§ **Problem set**:
(a) Answer these questions about the email below:
(i) On what date and at what time did Curt Cloninger write the message being quoted?
(ii) When did the writer of the reply write the text that Curt responded to?
(iii) Who does the writer of the reply often play with?
(b) Translate this sentence from the email below into Spanish: "I often play with free jazz musicians, so I hope so."
[begin Quoted text]
Hi Curt,
On 4 March 2014 21:08, Curt Cloninger <[log in to unmask]> wrote:
> Just to play devil's advocate (and to tease out even more nuanced differences between code and text), i would argue (following Bakhtin), that reading any human language text is an utterance event. So in this sense, anyone who has ever written anything (code, a shopping list, a sonnet) is a future typist, recording their utterance into a time-shifted medium that awaits any number of future readings (utterances/run-time events) in any number of unforseen affective, real-time, historical contexts.
Yes, interesting thoughts. Also, I wrote that text last summer, and
you've responded to it as a kind of reply to your post from earlier
today, which kind of plays into your hands. :)
> And any live jazz sax performer is involved in similar experiential feedback loops that live coders experience.
I often play with free jazz musicians, so I hope so.
> Maybe a way at it would be to take up Paul's provocations regarding something like max/msp/jitter. So what are the qualitative differences between real-time creation and modulation of a max patcher to compse/perform audio (always feels more deleuzean to me) VS something like livecoding in a command line programming language (which i imagine as somehow more derridean)? Based on your experience livecoding, what would you say?
[end Quoted text]
[begin Record set]
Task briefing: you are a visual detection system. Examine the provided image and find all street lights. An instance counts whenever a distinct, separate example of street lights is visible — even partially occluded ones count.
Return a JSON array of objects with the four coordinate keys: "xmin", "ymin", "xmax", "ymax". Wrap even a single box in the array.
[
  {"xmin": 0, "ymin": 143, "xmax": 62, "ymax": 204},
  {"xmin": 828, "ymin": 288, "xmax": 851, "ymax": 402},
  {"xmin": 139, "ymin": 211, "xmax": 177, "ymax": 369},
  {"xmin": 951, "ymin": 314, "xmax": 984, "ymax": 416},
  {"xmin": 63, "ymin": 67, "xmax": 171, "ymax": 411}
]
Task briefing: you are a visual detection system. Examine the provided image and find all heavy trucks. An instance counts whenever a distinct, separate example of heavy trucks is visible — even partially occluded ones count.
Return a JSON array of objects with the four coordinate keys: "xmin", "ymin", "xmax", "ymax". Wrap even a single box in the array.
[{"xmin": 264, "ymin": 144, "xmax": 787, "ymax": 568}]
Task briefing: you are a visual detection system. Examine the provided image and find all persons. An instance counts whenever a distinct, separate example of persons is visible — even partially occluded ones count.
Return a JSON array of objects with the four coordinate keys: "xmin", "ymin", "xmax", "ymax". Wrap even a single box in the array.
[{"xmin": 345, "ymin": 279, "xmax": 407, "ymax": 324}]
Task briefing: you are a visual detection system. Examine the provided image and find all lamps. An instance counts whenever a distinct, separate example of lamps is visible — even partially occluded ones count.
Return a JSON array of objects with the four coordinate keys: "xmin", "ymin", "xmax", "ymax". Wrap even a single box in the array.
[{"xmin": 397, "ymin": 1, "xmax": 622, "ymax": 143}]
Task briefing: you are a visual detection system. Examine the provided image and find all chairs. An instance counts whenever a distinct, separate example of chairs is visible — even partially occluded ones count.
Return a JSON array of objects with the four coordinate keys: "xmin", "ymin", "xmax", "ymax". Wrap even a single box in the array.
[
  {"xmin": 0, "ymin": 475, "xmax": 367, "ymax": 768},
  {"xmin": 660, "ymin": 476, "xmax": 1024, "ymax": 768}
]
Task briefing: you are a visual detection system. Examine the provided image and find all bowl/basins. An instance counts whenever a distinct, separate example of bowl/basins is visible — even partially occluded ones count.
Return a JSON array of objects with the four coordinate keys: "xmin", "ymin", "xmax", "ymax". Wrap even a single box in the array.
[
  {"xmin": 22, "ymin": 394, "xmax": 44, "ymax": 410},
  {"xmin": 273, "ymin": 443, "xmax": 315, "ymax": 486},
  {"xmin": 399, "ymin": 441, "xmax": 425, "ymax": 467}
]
[end Record set]
§ **Responses in order**:
(a)
(i) 4 March 2014, at 21:08
(ii) Last summer
(iii) Free jazz musicians

(b) A menudo toco con músicos de free jazz, así que eso espero.